A REMINISCENCE OF A PHYSICIAN.

BY KELLY KENNYON.

PART IV.

OLD GODFREY shuffled his chair, thinking it monstrously ridiculous that his friend Captain Sommerton could have entertained notions of an alliance with a stranger-a person in all probability without fortune, of no connexion, who might indeed, for aught he knew, be an individual of dubious character. To marry any one without the mention of parchments! thought Godfrey-and in the army, too! In his younger days, when they were brothers in arms, he always thought Tom Sommerton to be possessed of sense. Spenser was, indeed, roused by it, and he evinced some of that restless impatience which children manifest as they listen to a ghost story. The colonel went on :

Well, I got into bed, but not to sleep so soundly as I had done on the night before, nor dream of merry England, and the sunny days which the coming summer in its course would bring.
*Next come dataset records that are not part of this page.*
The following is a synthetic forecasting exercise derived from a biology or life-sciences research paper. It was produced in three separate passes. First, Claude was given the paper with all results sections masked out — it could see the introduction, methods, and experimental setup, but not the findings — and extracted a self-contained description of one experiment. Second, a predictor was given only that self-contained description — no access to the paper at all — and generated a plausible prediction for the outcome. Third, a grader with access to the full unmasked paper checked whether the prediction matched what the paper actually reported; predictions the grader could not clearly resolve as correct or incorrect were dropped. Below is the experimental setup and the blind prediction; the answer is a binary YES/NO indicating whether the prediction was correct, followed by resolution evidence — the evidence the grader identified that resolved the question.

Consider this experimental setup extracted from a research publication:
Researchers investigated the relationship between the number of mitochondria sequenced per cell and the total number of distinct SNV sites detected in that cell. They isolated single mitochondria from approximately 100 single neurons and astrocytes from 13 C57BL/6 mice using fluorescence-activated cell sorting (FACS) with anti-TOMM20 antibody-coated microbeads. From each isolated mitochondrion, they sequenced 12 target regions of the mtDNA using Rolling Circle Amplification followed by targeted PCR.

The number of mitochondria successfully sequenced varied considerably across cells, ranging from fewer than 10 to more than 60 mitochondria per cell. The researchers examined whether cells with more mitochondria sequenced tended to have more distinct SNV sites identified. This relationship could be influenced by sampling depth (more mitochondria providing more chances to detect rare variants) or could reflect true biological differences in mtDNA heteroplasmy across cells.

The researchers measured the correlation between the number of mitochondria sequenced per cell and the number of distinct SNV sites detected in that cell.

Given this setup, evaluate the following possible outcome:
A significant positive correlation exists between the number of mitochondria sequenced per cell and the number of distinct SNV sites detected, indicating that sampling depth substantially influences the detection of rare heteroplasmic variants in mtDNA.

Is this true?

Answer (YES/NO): YES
Nothing could I think of but Madeline; I saw in fancy those features formed to beauty-that being who, in a few short hours had stolen away my heart-(here the colonel heaved a sigh)—this heart which till then had never felt the influence the power of love! When grey-eyed morning streamed its pale beams through the little window of my berth, tired nature sank into the oblivious arms of repose. In the brief slumber I was by the side of Madeline, with her who was the haunting spirit of my waking thoughts, and who was shadowed first by busy dreams.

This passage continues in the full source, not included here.